Still, he said it’s hopeful news for Wilmington’s film industry,which has taken some major hits this year. Both the Fox series “Sleepy Hollow” and ABC’s “Secrets and Lies” announced their departure from the area this year. And earlier this month, CBS decided to cancel its locally filmed sci-fi show, “Under the Dome.”
Even more promising than a pilot, Griffin added, is the beefed up spending for the film grant program included in the N.C. General Assembly’s 2015-16 budget, which has yet to get formal approval from Gov. Pat McCrory.
Budget leaders agreed this week to allot $30 million to the statewide grant this year. It’s less than the House’s budget proposal of $40 million and a far cry from the tax incentives that expired in 2014.
Between 2012 and 2014, the state awarded tax credits of between $60 and $65 million each year, Griffin said, with the exception of a hefty $20 million for the locally shot “Iron Man 3.” The credit provided a 25 percent tax break for productions that spent at least $250,000, with a maximum per production of $20 million.
But Griffin said $30 million is a good first step on the road ahead to repair the local industry.

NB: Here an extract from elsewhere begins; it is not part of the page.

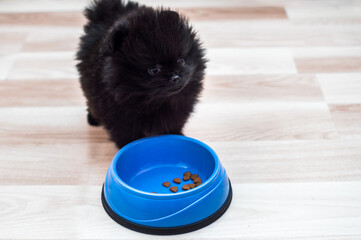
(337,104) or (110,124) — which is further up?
(110,124)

“We’re excited that the legislature has decided to extend the film incentive and increase the investment from last year.” he said. “Now, we plan to work hard to put that money to good use.”
It’s still too early to begin promoting the better-funded grant program to potential clients, Griffin said, since it’s not yet official. But if that extra money stays in the pot, he said it will give the commission an opportunity to show how vital the film industry is to this area.
“I look forward to in a year or two being able to look back and say, ‘here’s what we were able to do with that money. With the current grant funding, that went very quickly. So, without more money we didn’t have the ability to recruit productions,” he said.
Senator Michael Lee would agree.
“I am pleased that my Senate colleagues, after much negotiation, have agreed to increase the funding levels for this important program,” he said. “While there is still much more that can be done, today is a victory for both our region and our state.”
Lee and Davis, both Republicans who represent New Hanover County, introduced companion bills earlier this year to up the funding to $66 million.
While $30 million is significantly less, Davis said it’s still a win for an industry for which he has long championed. Davis–who introduced the bill last year that would have extended the tax incentives for one year–said he has worked tirelessly for months to convince his fellow Republicans, many of whom previously opposed any incentive program, to improve film funding, not just for those employed by the industry but for the vendors who benefit from productions.
“I have been fighting tirelessly for the film industry since the day I stepped into office,” he said. “Today is a good day for both New Hanover County and the State of North Carolina.”